» **Instructions to follow**
Return only these lines: the one that contains "Observing the scene, would" and every line after it through the end of the listing, exactly, without pictures.

[Questions about scenes in images]
*-*-*

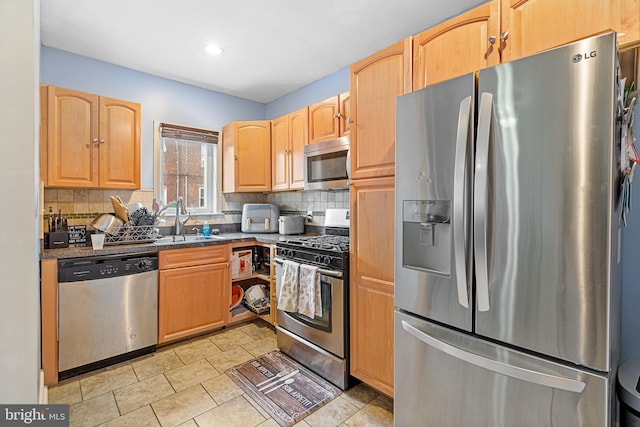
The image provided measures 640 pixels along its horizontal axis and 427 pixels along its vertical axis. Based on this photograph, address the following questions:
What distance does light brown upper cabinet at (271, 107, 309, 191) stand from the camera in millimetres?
3086

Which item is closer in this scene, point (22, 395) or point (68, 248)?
point (22, 395)

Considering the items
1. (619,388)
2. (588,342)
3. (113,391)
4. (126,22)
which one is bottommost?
(113,391)

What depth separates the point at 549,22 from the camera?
4.15 ft

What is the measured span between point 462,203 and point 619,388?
82cm

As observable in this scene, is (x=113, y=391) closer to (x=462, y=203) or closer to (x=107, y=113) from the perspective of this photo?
(x=107, y=113)

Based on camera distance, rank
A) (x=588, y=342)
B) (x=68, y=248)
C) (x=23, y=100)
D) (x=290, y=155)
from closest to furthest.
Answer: (x=23, y=100) < (x=588, y=342) < (x=68, y=248) < (x=290, y=155)

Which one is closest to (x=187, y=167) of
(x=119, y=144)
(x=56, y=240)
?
(x=119, y=144)

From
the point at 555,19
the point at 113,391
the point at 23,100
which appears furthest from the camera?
the point at 113,391

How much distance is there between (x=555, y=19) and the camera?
4.10 ft

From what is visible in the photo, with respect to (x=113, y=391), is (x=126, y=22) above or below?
above

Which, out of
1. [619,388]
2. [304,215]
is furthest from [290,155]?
[619,388]

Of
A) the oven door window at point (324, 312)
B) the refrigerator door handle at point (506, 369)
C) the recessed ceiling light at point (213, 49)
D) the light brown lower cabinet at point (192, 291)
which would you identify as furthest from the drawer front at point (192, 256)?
the refrigerator door handle at point (506, 369)

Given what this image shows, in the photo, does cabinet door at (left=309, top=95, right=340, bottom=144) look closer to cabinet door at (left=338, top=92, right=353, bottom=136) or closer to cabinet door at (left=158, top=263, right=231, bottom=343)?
cabinet door at (left=338, top=92, right=353, bottom=136)

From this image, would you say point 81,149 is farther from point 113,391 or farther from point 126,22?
point 113,391
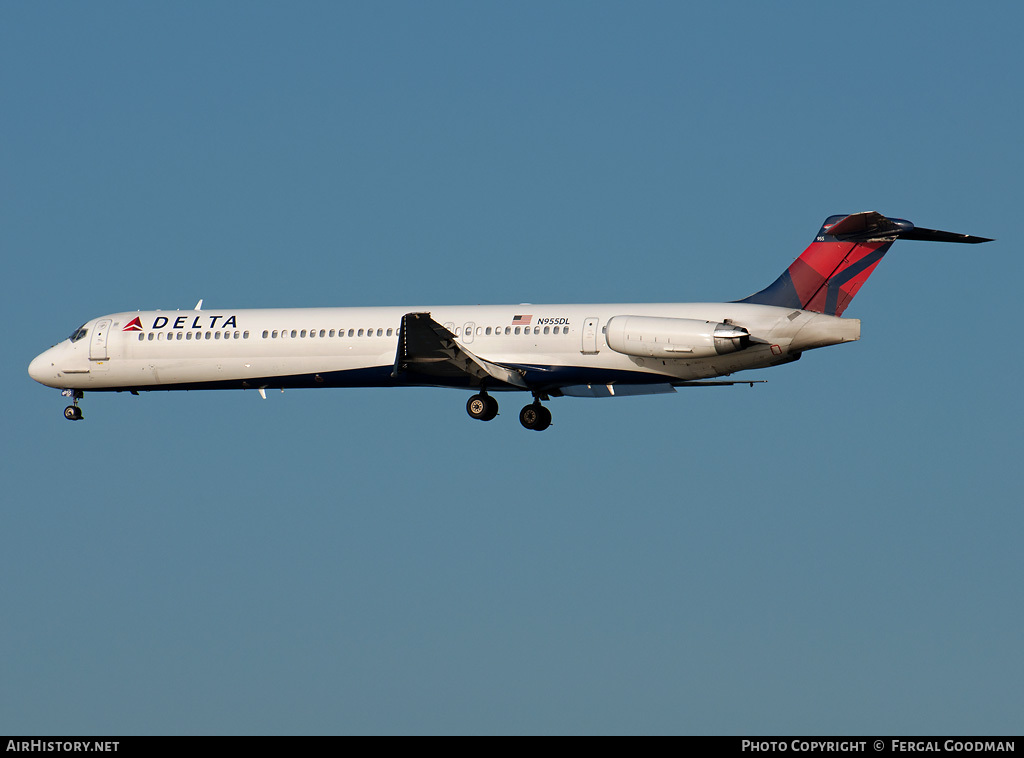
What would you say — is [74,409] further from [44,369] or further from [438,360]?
[438,360]

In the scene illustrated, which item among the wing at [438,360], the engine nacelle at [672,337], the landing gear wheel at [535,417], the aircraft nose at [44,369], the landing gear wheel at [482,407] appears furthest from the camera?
the aircraft nose at [44,369]

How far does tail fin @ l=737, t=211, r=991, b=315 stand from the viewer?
32.8m

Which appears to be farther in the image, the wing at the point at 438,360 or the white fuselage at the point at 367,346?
the wing at the point at 438,360

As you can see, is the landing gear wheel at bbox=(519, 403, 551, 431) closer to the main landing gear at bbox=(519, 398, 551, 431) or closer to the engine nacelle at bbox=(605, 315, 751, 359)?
the main landing gear at bbox=(519, 398, 551, 431)

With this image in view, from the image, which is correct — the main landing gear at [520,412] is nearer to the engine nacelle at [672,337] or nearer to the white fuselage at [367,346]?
the white fuselage at [367,346]

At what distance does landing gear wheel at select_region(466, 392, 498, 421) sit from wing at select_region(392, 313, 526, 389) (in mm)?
421

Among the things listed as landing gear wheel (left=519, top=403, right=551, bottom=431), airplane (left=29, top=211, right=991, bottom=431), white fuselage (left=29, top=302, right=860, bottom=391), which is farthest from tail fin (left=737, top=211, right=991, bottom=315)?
landing gear wheel (left=519, top=403, right=551, bottom=431)

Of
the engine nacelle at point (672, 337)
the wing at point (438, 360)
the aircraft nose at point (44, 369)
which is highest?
the aircraft nose at point (44, 369)

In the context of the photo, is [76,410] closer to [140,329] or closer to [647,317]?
[140,329]

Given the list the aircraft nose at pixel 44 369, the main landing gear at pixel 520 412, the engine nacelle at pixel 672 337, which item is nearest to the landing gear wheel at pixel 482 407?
the main landing gear at pixel 520 412

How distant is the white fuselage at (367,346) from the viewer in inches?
1297

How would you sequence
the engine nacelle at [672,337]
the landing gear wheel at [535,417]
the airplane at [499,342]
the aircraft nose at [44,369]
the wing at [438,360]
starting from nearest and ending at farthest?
the engine nacelle at [672,337]
the airplane at [499,342]
the wing at [438,360]
the landing gear wheel at [535,417]
the aircraft nose at [44,369]

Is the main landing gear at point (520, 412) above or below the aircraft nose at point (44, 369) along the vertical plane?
below
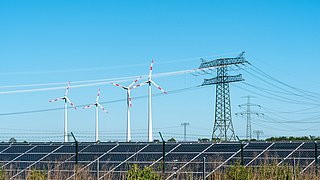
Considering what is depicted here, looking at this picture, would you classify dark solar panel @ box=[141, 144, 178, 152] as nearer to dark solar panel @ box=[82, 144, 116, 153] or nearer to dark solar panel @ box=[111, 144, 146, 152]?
dark solar panel @ box=[111, 144, 146, 152]

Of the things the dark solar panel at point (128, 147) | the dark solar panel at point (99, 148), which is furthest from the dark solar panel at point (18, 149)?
the dark solar panel at point (128, 147)

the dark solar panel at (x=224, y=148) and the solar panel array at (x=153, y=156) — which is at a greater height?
the dark solar panel at (x=224, y=148)

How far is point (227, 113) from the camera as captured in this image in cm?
6006

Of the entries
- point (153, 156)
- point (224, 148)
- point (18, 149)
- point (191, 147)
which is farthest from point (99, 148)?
point (224, 148)

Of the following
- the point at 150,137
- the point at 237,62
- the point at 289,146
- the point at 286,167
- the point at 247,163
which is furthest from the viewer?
the point at 237,62

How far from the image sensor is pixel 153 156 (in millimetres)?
29031

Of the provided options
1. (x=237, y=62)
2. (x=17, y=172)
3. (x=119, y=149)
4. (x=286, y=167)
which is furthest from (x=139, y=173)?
(x=237, y=62)

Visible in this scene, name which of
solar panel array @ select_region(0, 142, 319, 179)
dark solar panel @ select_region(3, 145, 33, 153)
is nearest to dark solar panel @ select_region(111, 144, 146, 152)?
solar panel array @ select_region(0, 142, 319, 179)

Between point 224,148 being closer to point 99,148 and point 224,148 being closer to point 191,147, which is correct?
point 191,147

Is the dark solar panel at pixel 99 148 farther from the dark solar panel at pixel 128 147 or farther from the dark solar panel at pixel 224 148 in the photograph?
the dark solar panel at pixel 224 148

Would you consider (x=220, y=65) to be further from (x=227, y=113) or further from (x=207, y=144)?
(x=207, y=144)

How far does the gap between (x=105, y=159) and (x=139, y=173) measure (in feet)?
33.6

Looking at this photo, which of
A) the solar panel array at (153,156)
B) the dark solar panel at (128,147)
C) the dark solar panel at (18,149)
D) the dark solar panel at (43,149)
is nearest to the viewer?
the solar panel array at (153,156)

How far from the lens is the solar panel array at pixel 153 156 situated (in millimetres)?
26766
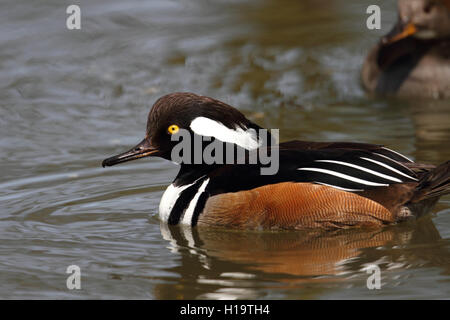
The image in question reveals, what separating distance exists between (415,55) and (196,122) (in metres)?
5.65

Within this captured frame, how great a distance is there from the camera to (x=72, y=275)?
20.3ft

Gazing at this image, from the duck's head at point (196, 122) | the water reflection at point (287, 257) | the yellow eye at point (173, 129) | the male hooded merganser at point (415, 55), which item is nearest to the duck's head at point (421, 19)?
the male hooded merganser at point (415, 55)

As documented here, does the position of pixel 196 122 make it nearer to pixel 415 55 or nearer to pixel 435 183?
pixel 435 183

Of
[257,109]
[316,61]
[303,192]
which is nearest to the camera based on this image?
[303,192]

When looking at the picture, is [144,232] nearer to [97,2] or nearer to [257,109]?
[257,109]

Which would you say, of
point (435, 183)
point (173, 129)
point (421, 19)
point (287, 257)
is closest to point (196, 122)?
point (173, 129)

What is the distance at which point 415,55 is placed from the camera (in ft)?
39.2

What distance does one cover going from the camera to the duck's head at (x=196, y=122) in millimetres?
6965

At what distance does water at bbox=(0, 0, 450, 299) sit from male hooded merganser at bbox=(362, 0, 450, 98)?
0.83ft

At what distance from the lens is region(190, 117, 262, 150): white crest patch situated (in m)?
6.98

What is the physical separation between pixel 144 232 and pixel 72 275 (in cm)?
107

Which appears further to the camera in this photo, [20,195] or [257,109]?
[257,109]
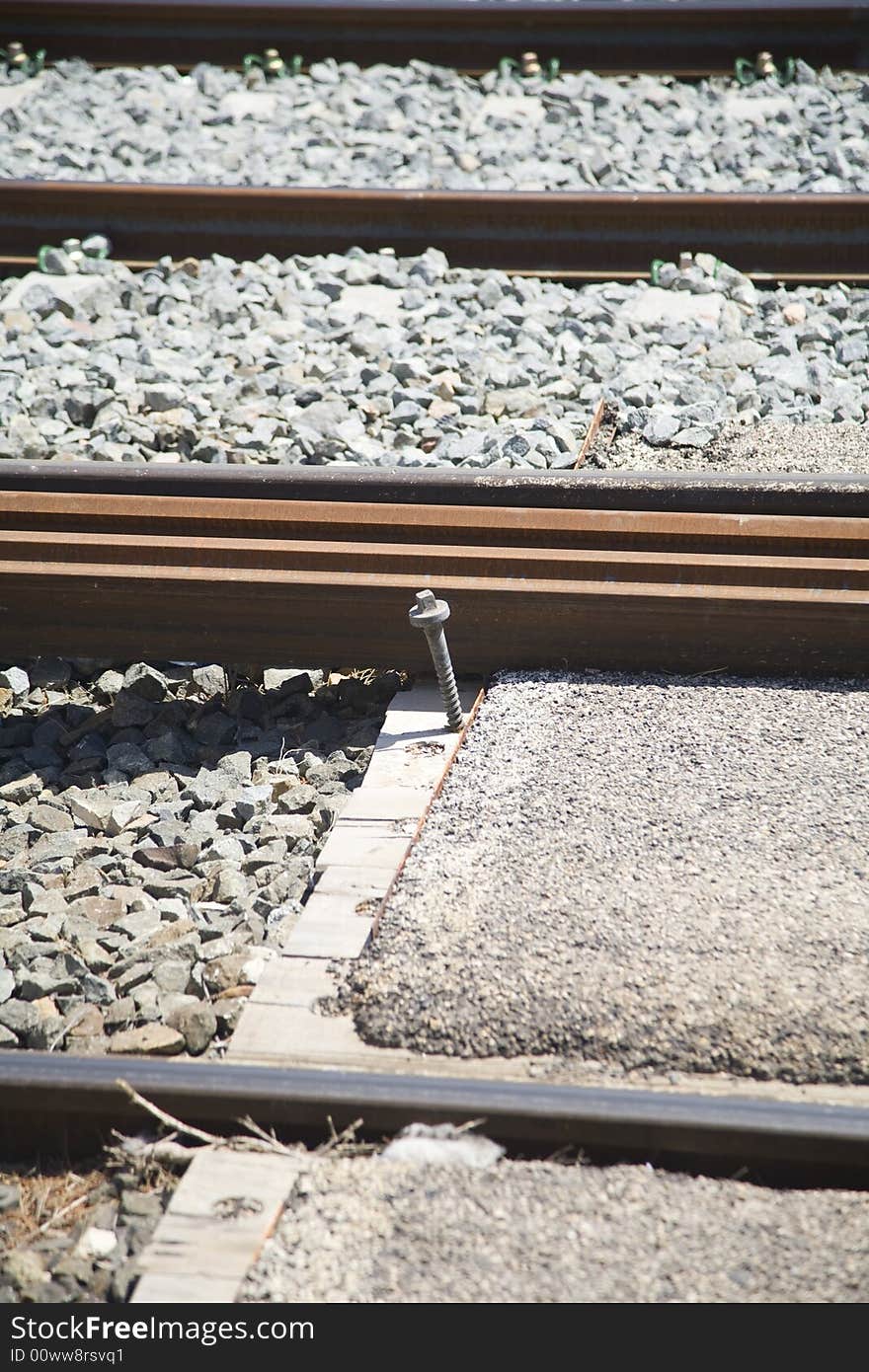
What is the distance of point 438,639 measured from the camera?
3615mm

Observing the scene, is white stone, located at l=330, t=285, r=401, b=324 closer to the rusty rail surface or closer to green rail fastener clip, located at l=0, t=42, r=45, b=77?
the rusty rail surface

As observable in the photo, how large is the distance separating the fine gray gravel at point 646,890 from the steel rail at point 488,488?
60 cm

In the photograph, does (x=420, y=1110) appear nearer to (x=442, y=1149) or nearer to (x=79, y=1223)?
(x=442, y=1149)

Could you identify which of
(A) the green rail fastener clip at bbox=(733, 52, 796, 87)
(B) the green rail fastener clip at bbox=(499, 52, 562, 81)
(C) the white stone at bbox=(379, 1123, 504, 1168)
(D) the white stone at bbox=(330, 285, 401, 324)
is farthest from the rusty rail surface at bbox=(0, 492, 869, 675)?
(B) the green rail fastener clip at bbox=(499, 52, 562, 81)

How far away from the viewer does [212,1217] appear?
2393 millimetres

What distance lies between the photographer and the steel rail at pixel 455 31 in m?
8.42

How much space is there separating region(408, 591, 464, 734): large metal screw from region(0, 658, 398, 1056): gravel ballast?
342 millimetres

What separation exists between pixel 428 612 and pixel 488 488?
2.08 feet

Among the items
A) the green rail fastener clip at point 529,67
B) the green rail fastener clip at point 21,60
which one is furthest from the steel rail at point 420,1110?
the green rail fastener clip at point 21,60

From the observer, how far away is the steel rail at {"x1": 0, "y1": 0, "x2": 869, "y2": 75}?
A: 842 centimetres

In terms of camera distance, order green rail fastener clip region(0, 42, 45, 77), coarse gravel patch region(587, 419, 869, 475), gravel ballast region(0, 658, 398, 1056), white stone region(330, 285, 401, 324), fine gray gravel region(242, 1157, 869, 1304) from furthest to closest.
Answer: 1. green rail fastener clip region(0, 42, 45, 77)
2. white stone region(330, 285, 401, 324)
3. coarse gravel patch region(587, 419, 869, 475)
4. gravel ballast region(0, 658, 398, 1056)
5. fine gray gravel region(242, 1157, 869, 1304)

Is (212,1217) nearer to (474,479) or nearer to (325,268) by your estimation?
(474,479)

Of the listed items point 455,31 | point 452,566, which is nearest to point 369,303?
point 452,566

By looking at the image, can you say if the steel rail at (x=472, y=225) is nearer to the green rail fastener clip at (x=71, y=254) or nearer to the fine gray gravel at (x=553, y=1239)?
the green rail fastener clip at (x=71, y=254)
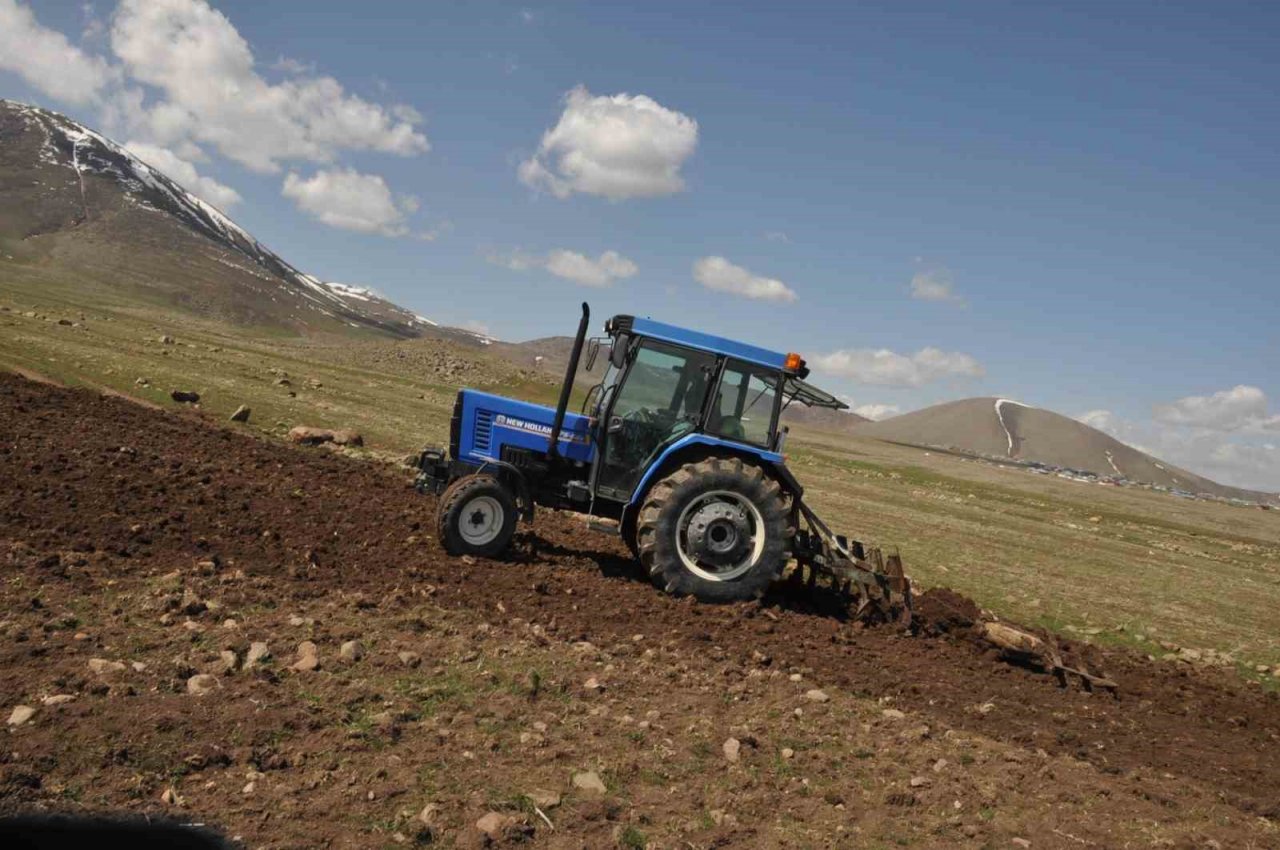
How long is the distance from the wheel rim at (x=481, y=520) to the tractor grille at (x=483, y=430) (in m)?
0.76

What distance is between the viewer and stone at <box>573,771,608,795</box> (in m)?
4.30

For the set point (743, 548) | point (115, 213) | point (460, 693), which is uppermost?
point (115, 213)

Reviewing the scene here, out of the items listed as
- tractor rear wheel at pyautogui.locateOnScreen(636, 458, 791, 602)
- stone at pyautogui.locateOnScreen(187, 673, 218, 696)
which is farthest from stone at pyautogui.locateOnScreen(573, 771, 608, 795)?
tractor rear wheel at pyautogui.locateOnScreen(636, 458, 791, 602)

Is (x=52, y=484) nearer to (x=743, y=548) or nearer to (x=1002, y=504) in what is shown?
(x=743, y=548)

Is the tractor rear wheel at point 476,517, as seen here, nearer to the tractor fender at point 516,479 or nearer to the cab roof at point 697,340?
the tractor fender at point 516,479

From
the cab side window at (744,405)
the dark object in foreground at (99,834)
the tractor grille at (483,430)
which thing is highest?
the cab side window at (744,405)

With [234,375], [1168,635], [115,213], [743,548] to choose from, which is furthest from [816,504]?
[115,213]

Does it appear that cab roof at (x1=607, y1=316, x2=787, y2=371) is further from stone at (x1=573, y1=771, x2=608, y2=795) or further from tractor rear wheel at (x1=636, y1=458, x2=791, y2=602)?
stone at (x1=573, y1=771, x2=608, y2=795)

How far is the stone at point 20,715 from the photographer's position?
3953 mm

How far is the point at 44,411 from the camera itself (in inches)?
483

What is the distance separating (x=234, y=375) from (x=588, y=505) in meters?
22.7

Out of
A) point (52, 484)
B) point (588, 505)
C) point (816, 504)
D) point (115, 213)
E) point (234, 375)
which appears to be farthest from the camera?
point (115, 213)

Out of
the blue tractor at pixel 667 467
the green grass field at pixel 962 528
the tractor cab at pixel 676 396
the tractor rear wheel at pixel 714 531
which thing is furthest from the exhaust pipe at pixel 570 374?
the green grass field at pixel 962 528

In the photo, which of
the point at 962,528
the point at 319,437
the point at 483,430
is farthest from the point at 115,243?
the point at 483,430
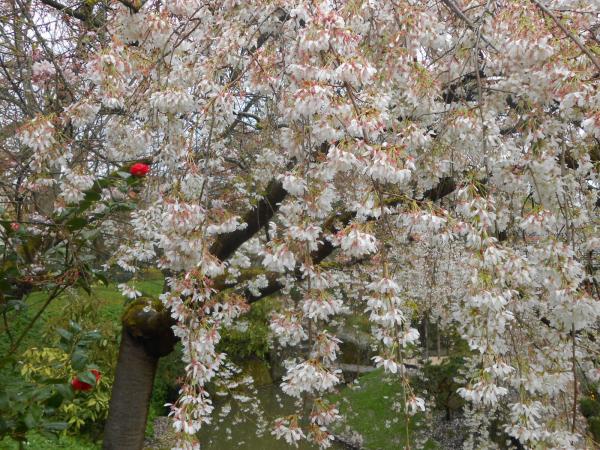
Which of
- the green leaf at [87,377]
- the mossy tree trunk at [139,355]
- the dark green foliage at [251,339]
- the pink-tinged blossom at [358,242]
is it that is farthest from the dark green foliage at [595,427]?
the green leaf at [87,377]

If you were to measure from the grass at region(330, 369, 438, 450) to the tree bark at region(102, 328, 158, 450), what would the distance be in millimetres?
2947

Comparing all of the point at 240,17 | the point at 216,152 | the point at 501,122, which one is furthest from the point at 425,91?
the point at 216,152

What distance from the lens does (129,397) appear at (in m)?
4.03

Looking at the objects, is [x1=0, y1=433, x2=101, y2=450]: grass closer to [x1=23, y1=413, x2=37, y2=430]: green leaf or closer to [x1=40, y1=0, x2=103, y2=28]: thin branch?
[x1=40, y1=0, x2=103, y2=28]: thin branch

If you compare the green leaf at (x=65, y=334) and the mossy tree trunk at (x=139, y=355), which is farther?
the mossy tree trunk at (x=139, y=355)

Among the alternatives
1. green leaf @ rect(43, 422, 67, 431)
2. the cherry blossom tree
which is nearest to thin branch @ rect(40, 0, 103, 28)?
the cherry blossom tree

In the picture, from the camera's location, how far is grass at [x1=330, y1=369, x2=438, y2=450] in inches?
269

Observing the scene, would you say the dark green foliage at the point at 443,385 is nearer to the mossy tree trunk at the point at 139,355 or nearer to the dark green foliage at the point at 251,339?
the dark green foliage at the point at 251,339

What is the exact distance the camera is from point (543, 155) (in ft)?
6.70

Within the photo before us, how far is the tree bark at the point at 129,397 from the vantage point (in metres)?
3.99

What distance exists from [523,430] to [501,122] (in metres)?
1.61

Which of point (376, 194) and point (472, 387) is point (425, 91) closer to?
point (376, 194)

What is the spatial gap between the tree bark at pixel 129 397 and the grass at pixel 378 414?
2947mm

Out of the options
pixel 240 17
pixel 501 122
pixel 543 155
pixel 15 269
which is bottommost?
pixel 15 269
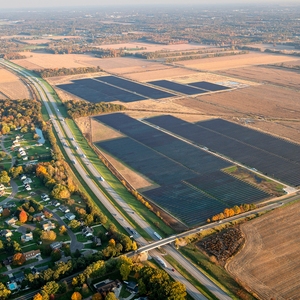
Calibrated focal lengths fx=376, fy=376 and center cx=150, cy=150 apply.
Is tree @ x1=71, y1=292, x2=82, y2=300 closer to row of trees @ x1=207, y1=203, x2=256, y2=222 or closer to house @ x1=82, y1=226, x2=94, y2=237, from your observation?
house @ x1=82, y1=226, x2=94, y2=237

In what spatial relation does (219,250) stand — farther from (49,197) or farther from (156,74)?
(156,74)

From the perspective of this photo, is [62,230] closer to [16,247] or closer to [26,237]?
[26,237]

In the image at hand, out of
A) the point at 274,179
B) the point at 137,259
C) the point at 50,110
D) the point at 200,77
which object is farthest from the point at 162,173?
the point at 200,77

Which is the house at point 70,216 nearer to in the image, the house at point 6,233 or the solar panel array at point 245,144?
the house at point 6,233

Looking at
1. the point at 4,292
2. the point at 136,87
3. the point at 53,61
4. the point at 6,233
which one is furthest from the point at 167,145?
the point at 53,61

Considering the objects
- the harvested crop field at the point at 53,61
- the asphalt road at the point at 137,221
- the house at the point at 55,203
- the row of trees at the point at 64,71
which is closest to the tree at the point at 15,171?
the asphalt road at the point at 137,221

*-*-*

» **Complete output**
Observing the scene, would you say the dark green foliage at the point at 443,385 is nearer to the mossy tree trunk at the point at 139,355 or nearer to the dark green foliage at the point at 251,339?
the dark green foliage at the point at 251,339

What is the exact distance the camera is from point (543, 155) (in ft)?
6.70

Within the photo before us, how far is the tree bark at the point at 129,397 from the vantage point (in metres)?
3.99

What distance exists from [523,430] to [501,122] (in metres)?
1.61

Which of point (376, 194) and point (472, 387) is point (425, 91) closer to?
point (376, 194)

What is the spatial gap between the tree bark at pixel 129 397 and the grass at pixel 378 414?
2947mm

Out of the options
pixel 240 17
pixel 501 122
pixel 543 155
pixel 15 269
which is bottommost?
pixel 15 269
Calibrated focal lengths fx=376, fy=376 and center cx=150, cy=150 apply.
Is tree @ x1=71, y1=292, x2=82, y2=300 closer to row of trees @ x1=207, y1=203, x2=256, y2=222 or closer to house @ x1=82, y1=226, x2=94, y2=237, from your observation?
house @ x1=82, y1=226, x2=94, y2=237

In what spatial relation does (219,250) stand — farther from (49,197) or farther from (156,74)?
(156,74)

From the perspective of this photo, is [62,230] closer to [16,247] or closer to [26,237]?
[26,237]

In the image at hand, out of
A) the point at 274,179
B) the point at 137,259
C) the point at 50,110
D) the point at 200,77
which object is farthest from the point at 162,173?
the point at 200,77

Which is the house at point 70,216 nearer to in the image, the house at point 6,233 or the solar panel array at point 245,144?
the house at point 6,233

Looking at
1. the point at 4,292
2. the point at 136,87
3. the point at 53,61
4. the point at 6,233
which one is furthest from the point at 167,145?
the point at 53,61

Considering the objects
- the harvested crop field at the point at 53,61
- the asphalt road at the point at 137,221
- the house at the point at 55,203
- the row of trees at the point at 64,71
which is closest to the tree at the point at 15,171?
the asphalt road at the point at 137,221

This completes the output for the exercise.